What is Remails?
About a year ago, the founder of Remails contacted us to help build Remails, a Mail Transfer Agent (MTA) hosted fully in Europe. An MTA is a service that helps deliver emails reliably by forwarding emails via IP addresses that have earned a good reputation, ensuring the right email headers are set, and retrying delivery automatically when things go wrong. Remails’ source code is available on GitHub, which allows anyone to self-host it, but they also provide a ready-to-use working instance of Remails at remails.net.
Remails is currently mainly meant for transactional emails, not broadcast emails. This means it is perfect for sending email verification codes, password reset links, and personal notifications and reminders, but it is not yet meant for sending advertising emails to hundreds or thousands of people at the same time. Eventually, we might lift this limitation in the process of further development.
In the following sections, let’s take a look at how the development has gone so far and the technical challenges we faced along the way.
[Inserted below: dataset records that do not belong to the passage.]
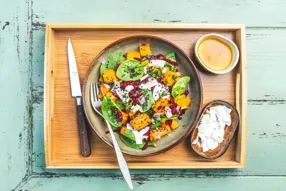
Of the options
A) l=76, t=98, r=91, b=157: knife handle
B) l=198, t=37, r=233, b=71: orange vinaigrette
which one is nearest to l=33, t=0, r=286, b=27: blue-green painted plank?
l=198, t=37, r=233, b=71: orange vinaigrette

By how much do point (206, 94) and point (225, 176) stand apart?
0.30 meters

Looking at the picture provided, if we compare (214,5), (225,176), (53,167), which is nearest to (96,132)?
(53,167)

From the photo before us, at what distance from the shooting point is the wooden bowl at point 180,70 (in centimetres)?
129

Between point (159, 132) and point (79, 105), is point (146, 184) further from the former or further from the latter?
point (79, 105)

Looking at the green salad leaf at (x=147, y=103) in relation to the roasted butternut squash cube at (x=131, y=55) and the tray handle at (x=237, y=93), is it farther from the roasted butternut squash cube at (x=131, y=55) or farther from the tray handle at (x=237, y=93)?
the tray handle at (x=237, y=93)

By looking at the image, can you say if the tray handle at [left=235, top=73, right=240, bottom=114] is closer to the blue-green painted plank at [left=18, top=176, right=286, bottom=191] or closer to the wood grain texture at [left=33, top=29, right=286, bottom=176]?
the wood grain texture at [left=33, top=29, right=286, bottom=176]

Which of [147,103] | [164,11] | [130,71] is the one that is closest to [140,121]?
[147,103]

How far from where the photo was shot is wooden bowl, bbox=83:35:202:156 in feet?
4.22

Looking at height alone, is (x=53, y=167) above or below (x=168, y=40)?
below

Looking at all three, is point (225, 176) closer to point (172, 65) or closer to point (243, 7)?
point (172, 65)

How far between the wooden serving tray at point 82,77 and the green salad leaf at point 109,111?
94mm

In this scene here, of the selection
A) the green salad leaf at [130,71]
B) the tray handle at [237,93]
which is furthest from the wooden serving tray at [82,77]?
the green salad leaf at [130,71]

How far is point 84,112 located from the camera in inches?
50.9

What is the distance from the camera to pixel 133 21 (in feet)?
4.58
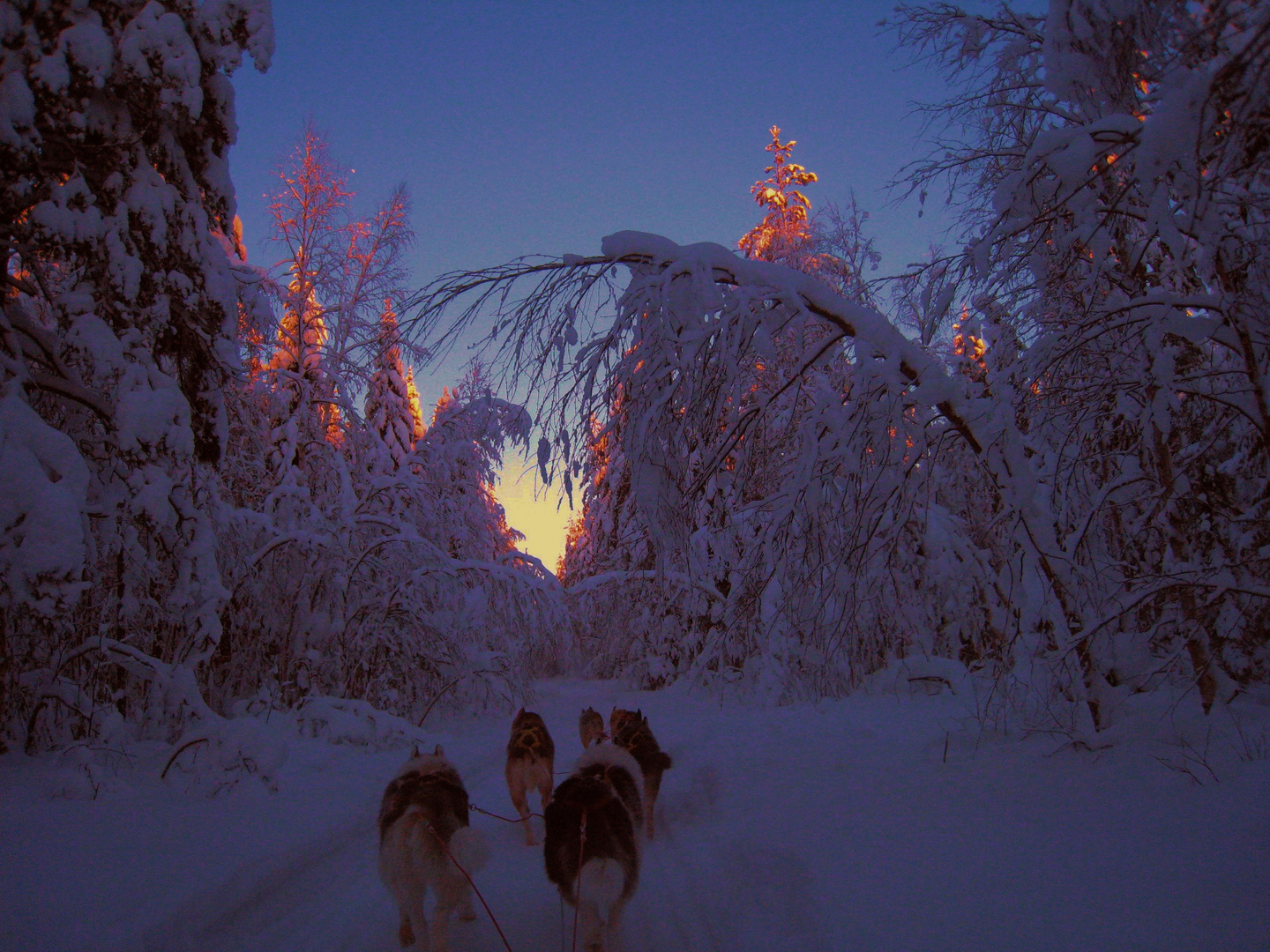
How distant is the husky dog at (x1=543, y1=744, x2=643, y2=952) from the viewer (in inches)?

From MVP to high availability
At the start of the project, our main focus was to quickly build a minimum viable product, keeping the feedback loop short and showing results early on. Therefore, we started off with a cheap, single Virtual Private Server (VPS) from a European cloud provider. The whole application was running as a single binary in a container “orchestrated” by Docker Compose next to a simple PostgreSQL database container.
Simple VPS deployment at development start
After the fundamental work of implementing SMTP communication, a basic web interface, and the database integration was done, we went on to improve the deployment setup. For Remails, we had a hard requirement to use a European cloud provider. Ideally, we want to administer as little infrastructure as possible ourselves while also ensuring high availability of the service.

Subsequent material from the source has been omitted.